Il programma, generoso e articolato come sempre nel repertorio del maestro Ragone, si è snodato attraverso due Notturni di Chopin (op. 27 n. 1, op 32 n.2), Giovanni Sgambati (preludio e fuga in Mi bemolle minore op. 6), Richard Wagner-Franz Liszt (Am stillen herd – dai Maestri Cantori di Norimberga), Claude Debussy (Estampe – 1Pagode, 2 Soirèe dans Grenade, 3 Jardins sous la plouie), Alexander Skjrjabin (Sonata-Fantasia n. 2 op. 28 il Sol Diesis Minore), Arif Melikov (Tre preludi), Niccolò Paganini-Fazil Say (Paganini variations op. 5E, prima versione).

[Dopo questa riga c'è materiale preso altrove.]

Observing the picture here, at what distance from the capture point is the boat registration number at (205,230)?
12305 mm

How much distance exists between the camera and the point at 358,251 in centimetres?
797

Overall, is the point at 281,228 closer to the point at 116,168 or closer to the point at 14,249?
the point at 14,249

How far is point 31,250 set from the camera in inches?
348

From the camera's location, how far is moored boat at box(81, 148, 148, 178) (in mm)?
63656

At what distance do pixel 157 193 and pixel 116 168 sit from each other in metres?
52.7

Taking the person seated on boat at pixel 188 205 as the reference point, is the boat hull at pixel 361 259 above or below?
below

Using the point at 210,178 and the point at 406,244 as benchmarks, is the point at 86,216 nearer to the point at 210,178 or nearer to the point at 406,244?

Aldo Ragone riesce sempre a meravigliare gli assidui dei suoi concerti, inserendo ogni volta nel repertorio compositori nuovi e inusuali, per i quali crea curiosità e interesse, sempre però avendo come sfondo la musica di Alexander Skrjabin della quale è un appassionato cultore. Lo stile di Ragone è il risultato di una singolare sintesi di tradizione europea ed americana; una esecuzione sempre attenta e precisa, duttile, che ben si adatta ad ogni autore e ad ogni epoca. Il risultato evidente di una grande attenzione alla preparazione di ogni evento, risultato derivante anche dalla sua lunga permanenza negli Stati Uniti.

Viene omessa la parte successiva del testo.